You have visited many libraries. Which impressed you most?

The library that most impressed me was Aby Warburg’s reconstructed library in Hamburg. It is elliptical in shape, so as not to have any corners that would artificially create sections or thematic boundaries, and it was organized according to the casual associations made by Warburg himself -- and which changed daily; a library in the image of its reader’s mind.

By saying, “our future paperless society,” you imply electronic technology threatens libraries. What do you think about the future of libraries? Are you optimistic?

I don’t think libraries or books are, in themselves, threatened. I think our intelligence is threatened. I think that we are in the midst of a worldwide intent to render us stupid so that we will be better consumers of economic and intellectual trash, whether it be fast food, pop literature or religious claptrap. I’m optimistic in the morning, pessimistic in the afternoon.

“To complete a library.” Is this a forlorn hope for mankind?

“To complete a library” is an impossible wish since, by definition, a library must always remain incomplete. A “complete” library is a dead library.
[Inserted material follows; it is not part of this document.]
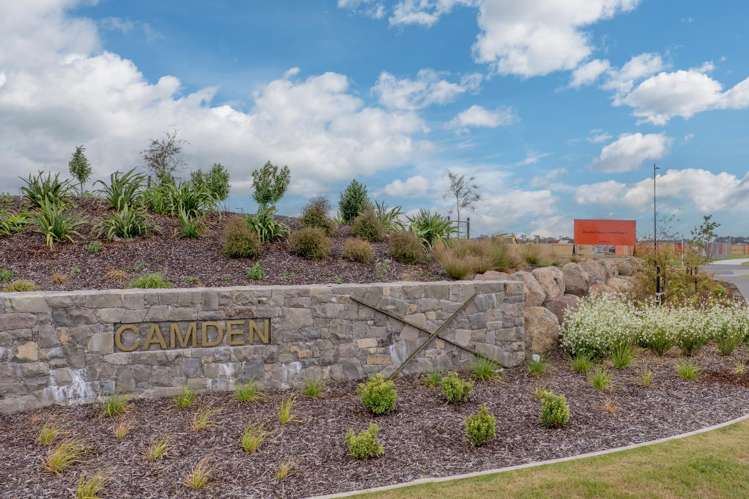 37 Tetbury Drive West Melton_10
At the end of the book you thank a Turkish author, Enis Batur. What do you think about contemporary Turkish literature and poetry?

I was brought up on Nazım Hikmet’s poetry which, with that of Neruda and Ezra Pound, fed the imagination of my adolescence. A teacher of mine, fond of ancient narratives, introduced me to “The Book of Dede Korkut,” of which I now only remember the story of Prince Uruz taken prisoner and the strange epithets the characters use about each other, such as “Summit of my black mountain” or “Flood of my black river.” Then we read Yaşar Kemal and Orhan Kemal (I used to like the first better than the second; now, in my old age, I prefer the second to the first.) We also read the stories of Yakup Kadri Karaosmanoğlu and terrifyingly realistic ones of Sabahattin Ali, hesitatingly translated into Spanish. Other than Batur, in whose vast reading I find traces of my own and, of course, Orhan Pamuk, whom I started reading over a dozen years ago, I recently discovered a couple of women writers: Aslı Erdoğan, whose Brazilian adventure amused me (“La ville dont la cape est rouge”) and Latife Tekin, whose strange and haunting “Dear Shameless Death” I very much enjoyed.

You wrote “The History of Reading,” “Dictionary of Imaginary Places,” “Reading Pictures” and, in one sense, the history of libraries. What’s next?

I published this year a book on the relationship between who we think we are and the stories we tell in “The City of Words” and one on Homer, “The Iliad and the Odyssey: A Biography.” I just finished a novel, “All Men Are Liars,” which I wrote in Spanish instead of my mother tongue, English.